1. Academic Validation
  2. The Bufei Nashen pill inhibits the PI3K/AKT/HIF-1 signaling pathway to regulate extracellular matrix deposition and improve COPD progression

The Bufei Nashen pill inhibits the PI3K/AKT/HIF-1 signaling pathway to regulate extracellular matrix deposition and improve COPD progression

  • J Ethnopharmacol. 2024 May 30:118390. doi: 10.1016/j.jep.2024.118390.
Ping Xinchong 1 Zhang Changxi 2 Zhang Anni 1 Yan Wenrui 1 Li Jingyun 1 Sun Xue 1
Affiliations

Affiliations

  • 1 Ningxia Hui Autonomous Region Traditional Chinese Medicine Hospital and Traditional Chinese Medicine Research Institute, Yinchuan 750021, China.
  • 2 Ningxia Hui Autonomous Region Traditional Chinese Medicine Hospital and Traditional Chinese Medicine Research Institute, Yinchuan 750021, China. Electronic address: zhangchangxizcx@163.com.
Abstract

Ethnopharmacological relevance: According to the theory and practice of traditional Chinese medicine (TCM), chronic obstructive pulmonary disease (COPD) can be classified as "cough," "dyspnea," or "lung distention disease." Bufei Nashen pill (BFNSP) is a classic Chinese herbal formula with certain activity against the above syndromes. FNSP has previously been shown to improve clinical symptoms (cough, lumbar and knee weakness, tinnitus) in patients with occupationally related interstitial lung disease.

Aim of the study: There is a lack of convincing evidence supporting the use of BFNSP for the treatment of COPD. This study aimed to investigate the effect of BFNSP on COPD and explore its underlying mechanisms.

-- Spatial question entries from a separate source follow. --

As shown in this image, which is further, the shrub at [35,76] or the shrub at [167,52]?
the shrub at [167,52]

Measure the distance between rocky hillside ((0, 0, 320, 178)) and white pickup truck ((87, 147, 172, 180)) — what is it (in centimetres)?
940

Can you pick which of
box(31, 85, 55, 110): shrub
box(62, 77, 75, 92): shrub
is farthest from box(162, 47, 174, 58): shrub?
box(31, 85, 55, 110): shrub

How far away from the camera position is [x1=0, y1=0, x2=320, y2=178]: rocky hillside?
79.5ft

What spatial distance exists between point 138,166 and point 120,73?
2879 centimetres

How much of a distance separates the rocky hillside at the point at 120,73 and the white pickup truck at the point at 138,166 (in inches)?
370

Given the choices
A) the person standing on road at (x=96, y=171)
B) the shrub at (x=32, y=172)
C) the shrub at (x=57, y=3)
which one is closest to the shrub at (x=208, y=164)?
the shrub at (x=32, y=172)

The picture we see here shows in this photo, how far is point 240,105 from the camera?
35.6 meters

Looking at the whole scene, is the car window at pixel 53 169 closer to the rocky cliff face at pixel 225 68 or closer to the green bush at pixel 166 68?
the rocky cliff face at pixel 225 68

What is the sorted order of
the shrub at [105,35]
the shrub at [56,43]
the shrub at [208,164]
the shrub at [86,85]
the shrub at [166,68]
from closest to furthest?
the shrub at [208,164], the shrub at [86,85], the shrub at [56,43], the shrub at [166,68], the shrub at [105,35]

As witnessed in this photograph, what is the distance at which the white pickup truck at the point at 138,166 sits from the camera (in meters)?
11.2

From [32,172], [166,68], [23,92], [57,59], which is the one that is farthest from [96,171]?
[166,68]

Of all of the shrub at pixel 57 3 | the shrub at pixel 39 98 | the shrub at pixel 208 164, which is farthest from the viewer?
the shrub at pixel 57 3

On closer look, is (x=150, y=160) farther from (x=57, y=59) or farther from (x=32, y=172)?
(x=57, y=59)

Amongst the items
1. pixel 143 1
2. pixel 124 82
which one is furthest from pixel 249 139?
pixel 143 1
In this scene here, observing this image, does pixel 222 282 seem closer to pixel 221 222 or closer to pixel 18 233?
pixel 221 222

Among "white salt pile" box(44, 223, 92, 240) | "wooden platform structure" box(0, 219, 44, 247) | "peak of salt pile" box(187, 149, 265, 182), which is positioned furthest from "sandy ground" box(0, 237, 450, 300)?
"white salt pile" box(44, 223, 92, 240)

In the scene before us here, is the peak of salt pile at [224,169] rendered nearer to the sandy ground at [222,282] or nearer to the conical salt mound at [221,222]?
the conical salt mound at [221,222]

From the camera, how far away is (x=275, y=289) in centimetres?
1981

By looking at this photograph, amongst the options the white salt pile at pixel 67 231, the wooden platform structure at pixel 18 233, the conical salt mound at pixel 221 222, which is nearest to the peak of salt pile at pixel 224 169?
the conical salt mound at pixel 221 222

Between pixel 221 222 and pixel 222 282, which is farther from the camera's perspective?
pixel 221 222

Materials and methods: Liquid chromatography-mass spectrometry (LC/MS) was used to analyze the main components of BFNSP and BFNSP-containing serum. A COPD rat model was generated, and the rats were treated with different doses of BFNSP. Lung function indices were analyzed by a pulmonary function testing system, and lung histopathology was assessed by HE staining and scanning electron microscopy. The levels of TGF-β1, IL-6, IL-8, IL-1β, MMP3, MMP-9, and TIMP1 in BALF and the levels of MMP3, MMP-9, TIMP1, and HA in serum were detected by ELISA. Immunohistochemical staining was performed to determine the expression of Col-I, Col-III, and LN in lung tissues. RT‒qPCR was performed to detect the mRNA expression of PI3K, Akt, HIF-1α, MMP-9, TGF-β1, TIMP1, and ERK1/2 in lung tissue, and Western blotting was performed to detect the protein expression of PI3K, p-PI3K, Akt, p-Akt, HIF-1α, MMP-9, TGF-β1, TIMP1, and p-ERK1/2 in lung tissue. In addition, in vitro cellular assays were performed for validation.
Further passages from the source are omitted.